Aspairt’s body was found eleven years after he disappeared. Withered to the bone and mingling with the rest of the catacomb residents, his body was identified only by his keys to the Val De Grace, the French military hospital where he worked as the gatekeeper during the French Revolution.  He is recognized as the earliest cataphile in history. Perhaps Aspairt’s reason for entering the underground cemetery is why we explore the ruins of our own cities today: no heart beats forever and no home is eternal.

*

Bart helps me into the canoe. He is thin, with jowls that swing from the bottom of his neck and white hair that hangs from under his baseball cap that reads, “The Gowanus Dredgers.” He volunteers here, at the Gowanus Canal, where he educates Brooklyn residents about the waterway by means of rowing. I step carefully onboard and sit in the front of the canoe, staring at the foamy water.

“Isn’t it nice to have such accessible nature right here in Brooklyn?” Bart asks as he kicks the canoe from the dock and I float away. A crumpled Frito Lay bag drifts alongside the canoe.

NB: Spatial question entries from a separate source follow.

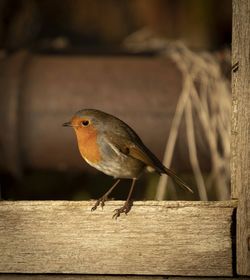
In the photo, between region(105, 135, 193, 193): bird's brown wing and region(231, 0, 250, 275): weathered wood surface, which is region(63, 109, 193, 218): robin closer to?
region(105, 135, 193, 193): bird's brown wing

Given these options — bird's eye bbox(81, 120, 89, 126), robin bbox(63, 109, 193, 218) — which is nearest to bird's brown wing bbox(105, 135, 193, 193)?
robin bbox(63, 109, 193, 218)

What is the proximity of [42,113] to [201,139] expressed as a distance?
0.91 m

“How many people canoe the canal?” I ask.

“We expect around two thousand this season. Our biggest crowd yet.”

This is my first time in a canoe. It’s quiet as I move past the houseboats, one of which has charming lace curtains in the windows. Bart will later tell me that this is “Jerko the Gowanus Water Vacuum,” a salvaged houseboat that serves as a show space for do-it-yourself sustainability projects. I continue past and find a great egret standing atop a rotting barge, demolished cars stacked like silverware along the shore, a pussy willow releasing its gray blossoms into the edges of the canal and empty silos and heaps of trash casting shadows. The used condom count rises to eight.

There is no way to know this now, in this moment on the Gowanus, but in a year I will find myself canoeing on a river in Alabama with my Uncle Joe, my mother’s brother and the sole surviving member of her immediate family. The environment will be completely unlike Brooklyn: we will float through the emerald waters in which we will see the rocky bottom, laugh into the vast blue sky, and breathe in fresh air. But my intentions are no different. I will ask him about my mother’s youth, to learn about her younger days in Brooklyn, the stories and memories that will disappear when he too is gone. Here, in and about New York, I do the same as I collect all of these abandoned stories before they join my mother and her past. 

I can’t help but be intrigued by this grotesque urban “nature,” but when you get right down to it, the Gowanus Canal is toxic. It is known to be contaminated with typhoid, typhus, cholera, and even traces of gonorrhea. When I get back to the dock, Bart tells me that the Gowanus Dredgers hope that the canal, a Superfund site, will one day provide oysters like it did centuries ago. I think this over as I look into the pearly oil rainbow below and am quite certain that I will never eat anything that comes out of the Gowanus. Some things are ruined forever.

*         

The emotional response I have to New York often falters.  My favorite waterfront haunt is only beautiful until I remember that I will never be able to swim in the East River. The pixilated skyline on a clear night has only a pathetic marquee of sparse stars. And the new is constantly replacing the old. I walk and observe the ever-evolving city: tear it down, rebuild, repeat. But it is the overlooked or unknown terrains, small pockets of the crumbled and decayed, which keep me on foot and looking for more. It’s history not contained in a museum for a price and a crowd. It is independent and solitary, resistant and waiting to be found. This is my personal version of Debord’s concept of dérive, which means to explore one’s surroundings without preconceptions or limits. He believed that happiness comes from creative life experiences: “…wanderings that express not subordination to randomness but complete insubordination to habitual influences…” 

Consider this: paths do not always need to be followed and we creatures of habit can break our ritual ways of everyday.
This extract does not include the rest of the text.